### Extrait du texte:
*-*-*
Le Masque du démon : La Sorcellerie à travers les âges
Woman of steel, « sorcière » vénère, gang bang au bord de la transe…
En 1960, le cinéma change, à l’image
du monde : en France (À bout de souffle, Jean-Luc Godard),
aux États-Unis (Psychose, Alfred Hitchcock), au Royaume-Uni (Le
Voyeur, Michael Powell), et surtout en Italie (L’avventura, Michelangelo
Antonioni + La dolce vita, Federico Fellini), de nouvelles formes
s’affirment, des sensibilités différenciées s’affichent, l’errance et la
violence de l’existence prennent possession/prennent position dorénavant
des/sur les écrans. Néanmoins, rien ne naît ex
nihilo, en tout cas pas tout cela, et Belmondo semble un écho sartrien de
Bogart, le motel de Norman Bates appartient au « gothique
américain », l’extrémisme maladif de Mark Lewis, assassin sentimental,
suicidaire, développe le perfectionnisme épuisant, déchirant, de la chère Moira
Shearer, chaussée par les Archers (Les Chaussons rouges, Emeric
Pressburger & Michael Powell, 1948), tandis que la disparition de Lea
Massari ressuscite, dans la bergsonienne durée, au seuil de l’absurdité, le
drame bourgeois du « ménage à trois », que le paparazzo de Marcello
réinvente le « néo-réalisme » rossellinien (Rome, ville ouverte, 1945),
lui-même, déjà, en réaction, aussitôt, in
situ, aux fameux et fastidieux « téléphones
blancs » du ciné mussolinien. Moins scandaleux, moins adoubé, que ses
contemporains illustres, Le Masque du démon (Mario Bava,
1960) ne manque pourtant pas de lustre et perdure à sidérer, à stimuler. S’il
se souvient à son tour de ses prédécesseurs, renvoyons vers « l’horreur » selon la
Universal des années 30, ensuite sa récente mise à jour en couleurs/en rondeurs
par la Hammer ; s’il rappelle le péplum, l’intéressé en signa, par exemple
Hercule
conte les vampires (1961), concurrent du moment, appréciez le bourreau
à gros biscottos, il déploie, désormais (con)sacré, sa propre
personnalité/radicalité, pendant un prologue pionnier, important, promis au bel
avenir du pire.
En 1960, personne ne parlait de « féminicide »,
Dieu merci, et cependant le spectateur au passé, au présent, assiste à ceci, à
une mise à mort sexuée, en maskulin komité, kouvert de kagoules
d’obskurité, rakkord avek les klowns immakulés du KKK, Griffith ne s’en fiche. Le crime
amoureux, donc sadien, s’assimile ici à la sorcellerie, le jugement des
hommes, guère magnanimes, précède de peu la condamnation divine. Comme chez
Hawthorne, docteur d’adultère, une lettre symbolique paraphe l’infamie.
*-*-*
### Jeu de données:
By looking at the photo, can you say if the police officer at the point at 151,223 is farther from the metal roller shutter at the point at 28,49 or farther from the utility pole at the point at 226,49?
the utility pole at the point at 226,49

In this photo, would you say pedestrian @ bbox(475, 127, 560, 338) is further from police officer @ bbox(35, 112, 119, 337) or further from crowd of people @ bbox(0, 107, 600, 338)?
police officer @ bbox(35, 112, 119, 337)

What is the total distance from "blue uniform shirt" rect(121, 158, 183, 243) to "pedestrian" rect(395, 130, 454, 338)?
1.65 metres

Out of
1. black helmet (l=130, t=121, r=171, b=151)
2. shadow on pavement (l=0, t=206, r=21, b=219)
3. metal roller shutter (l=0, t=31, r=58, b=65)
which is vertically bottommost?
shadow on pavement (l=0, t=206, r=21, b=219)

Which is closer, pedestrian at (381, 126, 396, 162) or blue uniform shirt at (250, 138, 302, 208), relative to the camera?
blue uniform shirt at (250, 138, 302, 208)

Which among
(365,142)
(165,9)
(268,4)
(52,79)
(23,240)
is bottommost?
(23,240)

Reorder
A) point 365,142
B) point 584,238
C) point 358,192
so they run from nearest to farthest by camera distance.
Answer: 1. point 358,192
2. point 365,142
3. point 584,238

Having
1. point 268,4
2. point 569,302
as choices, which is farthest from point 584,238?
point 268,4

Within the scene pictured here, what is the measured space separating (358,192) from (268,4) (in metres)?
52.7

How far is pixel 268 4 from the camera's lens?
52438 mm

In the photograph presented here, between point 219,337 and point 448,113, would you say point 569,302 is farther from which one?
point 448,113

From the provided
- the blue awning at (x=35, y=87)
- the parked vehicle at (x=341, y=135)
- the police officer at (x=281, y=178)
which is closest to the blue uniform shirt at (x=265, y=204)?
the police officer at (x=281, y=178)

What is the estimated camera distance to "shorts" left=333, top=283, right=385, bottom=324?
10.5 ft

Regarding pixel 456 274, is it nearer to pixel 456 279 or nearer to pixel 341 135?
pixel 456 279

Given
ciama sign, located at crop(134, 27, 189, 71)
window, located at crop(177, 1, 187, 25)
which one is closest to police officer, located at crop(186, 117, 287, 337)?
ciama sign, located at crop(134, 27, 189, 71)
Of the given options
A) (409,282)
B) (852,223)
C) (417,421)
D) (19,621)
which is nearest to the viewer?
*-*-*
### Objectif visé:
Recopiez le passage de la critique du Masque du démon qui va de « En 1960, personne » jusqu'à « symbolique paraphe l’infamie. », en remplaçant « crime » par « meurtre ».

### Réponse attendue:
En 1960, personne ne parlait de « féminicide »,
Dieu merci, et cependant le spectateur au passé, au présent, assiste à ceci, à
une mise à mort sexuée, en maskulin komité, kouvert de kagoules
d’obskurité, rakkord avek les klowns immakulés du KKK, Griffith ne s’en fiche. Le meurtre
amoureux, donc sadien, s’assimile ici à la sorcellerie, le jugement des
hommes, guère magnanimes, précède de peu la condamnation divine. Comme chez
Hawthorne, docteur d’adultère, une lettre symbolique paraphe l’infamie.